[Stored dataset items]
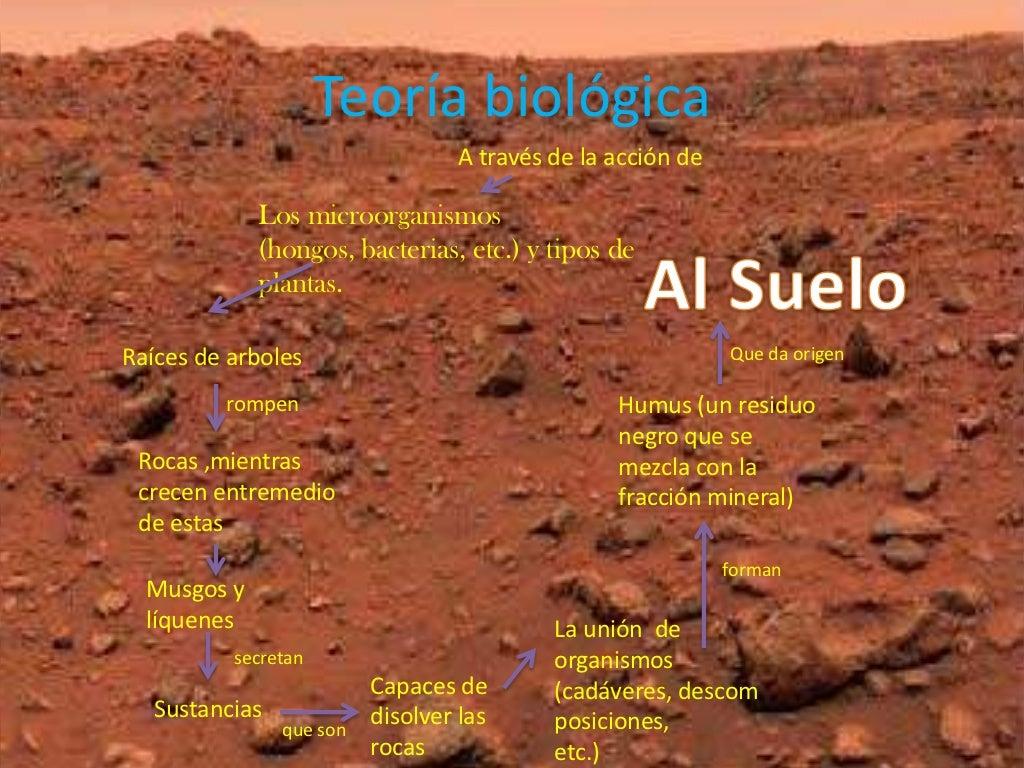 Origen del suelo for Significado de suelo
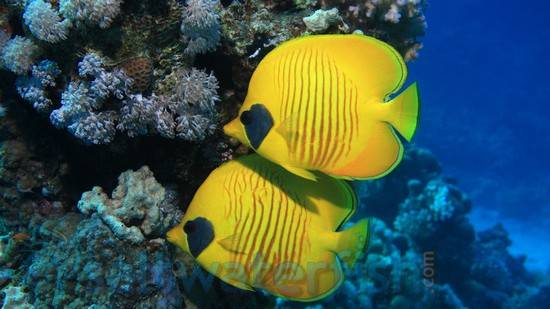 Golden Semilarvatus Butterfly - Red Sea
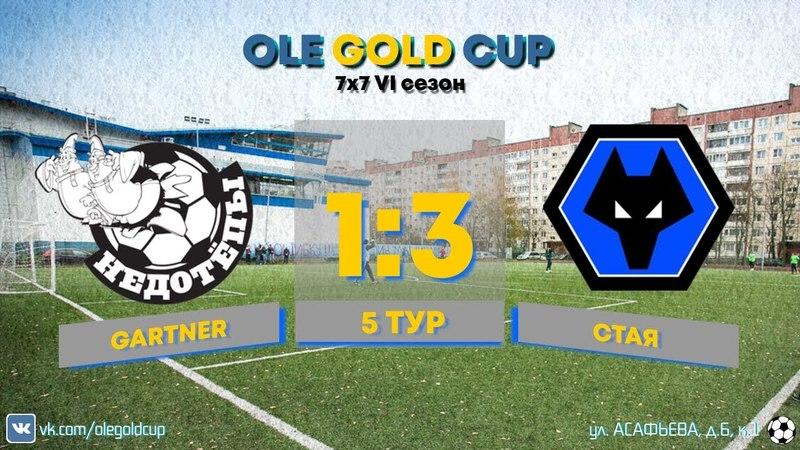 Ole Gold Cup 7x7 VI сезон. 5 ТУР. СТАЯ - GARTNER
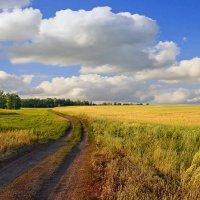 Дорога  в  поле :: Геннадий С.
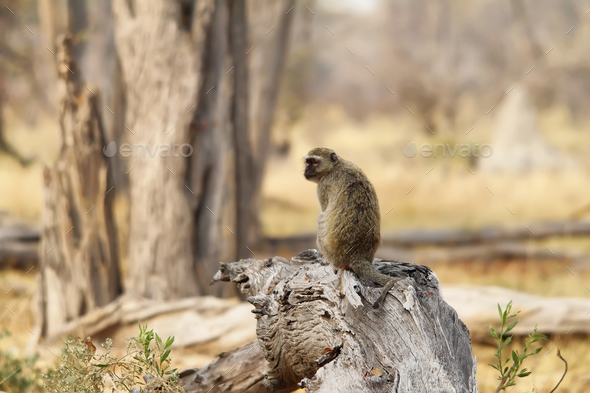 Portrait fo african baboon monkey - Stock Photo - Images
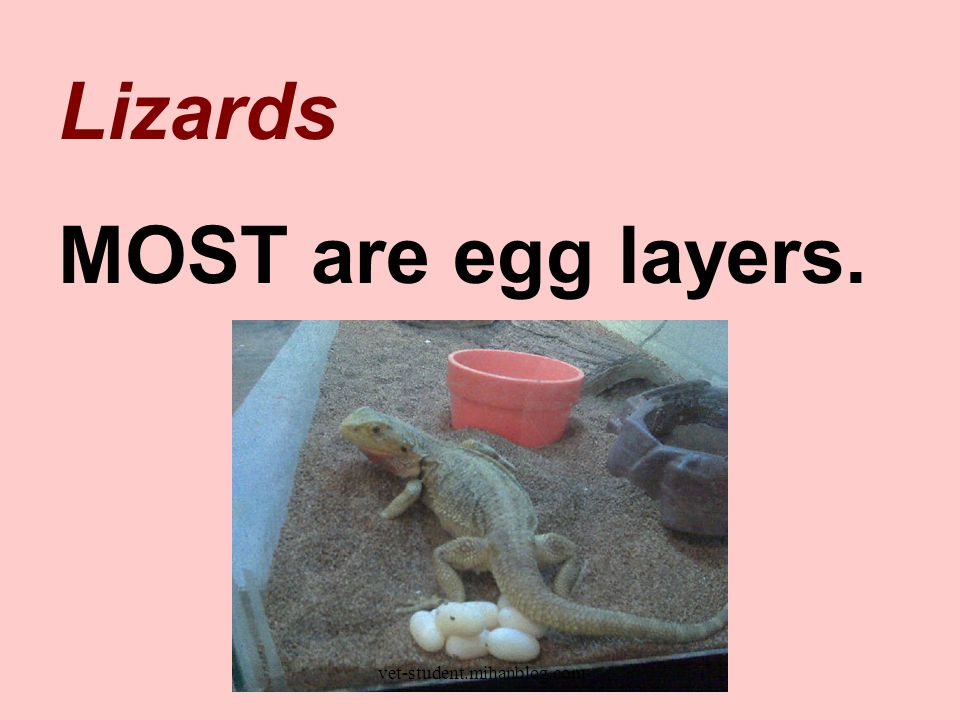 Lizards MOST are egg layers. vet-student.mihanblog.com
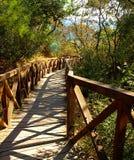 Hölzerne Brücke über einer Schlucht stockfotos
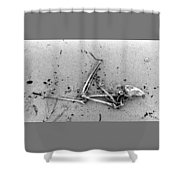 Bones On The Beach  Shower Curtain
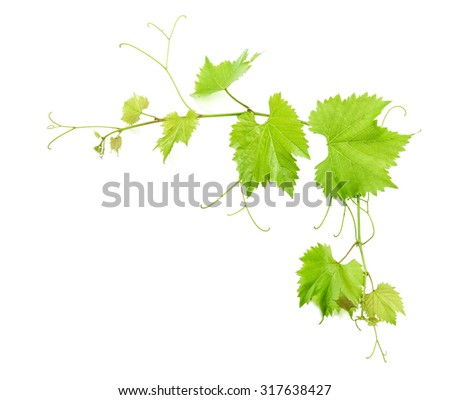 Vine leaves isolated on white background with shadow. Green leaf - stock photo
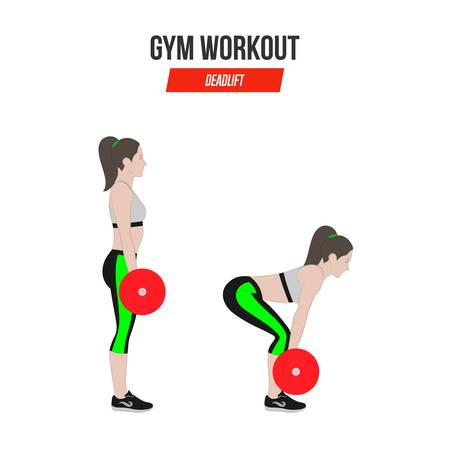 Deadlift. Deadlift with a barbell. Sport exercises. Exercises in a gym. Illustration of an active lifestyle. Vector.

* _Work order_
Set down the records above exactly as written, beginning with the first line and ending with the line that contains "Bones On The", and do not include pictures.

* _Task output_
 Origen del suelo for Significado de suelo
 Golden Semilarvatus Butterfly - Red Sea
 Ole Gold Cup 7x7 VI сезон. 5 ТУР. СТАЯ - GARTNER
 Дорога  в  поле :: Геннадий С.
 Portrait fo african baboon monkey - Stock Photo - Images
 Lizards MOST are egg layers. vet-student.mihanblog.com
 Hölzerne Brücke über einer Schlucht stockfotos
 Bones On The Beach  Shower Curtain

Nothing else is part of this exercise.